Sunday, 03/10/2024 9:05:28 PM

Sunday, March 10, 2024 9:05:28 PM

Post# of 42763
From the 3Dicon 14 C ,a mutiple paged explaination of the changes we all recieved one in the mail to shareholders of 3Dicon on March 20 , 2017 and it outlined these corporate changes to take effect 1) Name change from 3Dicon to "The Coretec Group 2) Symbol change from TDCP to a symbol that would fit name , they choose CRTG 3) Reverse Split 4 ) Cuspid change . ( #1 and #2 happened after a 20 day period from the mailing date March 17 2016 )

Important time lines 1) May 31, 2016 > Press release announcement that 3Dicon and Coretec LLC would merge and do a share exchange agreement 2) October 6, 2016 Share exchange agreement CLOSES . 3) March 20th , 2017 14 C mailed to shareholders about corporate changes 4 ) JUNE 29th , 2017 Reverse Split 300/1 became effective . ( This date is not in this document i printed off the announcement that was sent from then CEO Micheal Kraft in a news release )

This supports the ideas that there may not be a Reverse Split because these reasons for the R/S with the early Coretec Groups situation is totally different today with Core Optics on board and CRTG must farther down the road technology wise ..these would not be reasons for the new company to do a R/S ..

NOTE It took 4 months and 6 days for The Share exchange agreement to Close once the merger was announced

It was 13 months from the time of the share exchange agreement was announced till the company did the reverse split of 300/1 share exchange announcement was May 31 2016 ... June 29 2017 was the R/S 300/1

14 C March 17 2017 https://capedge.com/filing/1375195/0001144204-17-015481/CRTG-DEF14C

Taken from 14 C Purpose for the Reverse Stock Split

The Board has the sole discretion to implement the Reverse Stock Split within a range of between 1-for-50 and up to 1-for-300. The Board believes that approval of a range of ratios (as opposed to approval of a specified ratio) provides the Board with maximum flexibility to achieve the purposes of the Reverse Stock Split and, therefore, is in the best interests of the Company and its stockholders.

PROBLEM TO SOLVE:
Repeat word for word the stretch of the Coretec reverse-split post from "The Board has" through "and its stockholders.".

ITEMS:

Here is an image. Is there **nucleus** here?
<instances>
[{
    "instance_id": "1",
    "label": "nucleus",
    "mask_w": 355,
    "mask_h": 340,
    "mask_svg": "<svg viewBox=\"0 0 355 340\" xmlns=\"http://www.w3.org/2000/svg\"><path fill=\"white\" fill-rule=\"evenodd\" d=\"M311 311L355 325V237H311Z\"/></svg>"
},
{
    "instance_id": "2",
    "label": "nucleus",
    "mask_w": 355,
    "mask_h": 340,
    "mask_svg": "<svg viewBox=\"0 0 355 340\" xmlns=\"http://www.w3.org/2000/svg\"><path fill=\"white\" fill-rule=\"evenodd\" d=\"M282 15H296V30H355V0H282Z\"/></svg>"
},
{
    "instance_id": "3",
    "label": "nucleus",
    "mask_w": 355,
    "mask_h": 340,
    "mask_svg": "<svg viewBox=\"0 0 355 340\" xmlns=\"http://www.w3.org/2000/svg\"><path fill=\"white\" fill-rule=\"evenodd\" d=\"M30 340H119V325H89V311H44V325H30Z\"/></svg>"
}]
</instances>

RESULT OF THE TASK:
The Board has the sole discretion to implement the Reverse Stock Split within a range of between 1-for-50 and up to 1-for-300. The Board believes that approval of a range of ratios (as opposed to approval of a specified ratio) provides the Board with maximum flexibility to achieve the purposes of the Reverse Stock Split and, therefore, is in the best interests of the Company and its stockholders.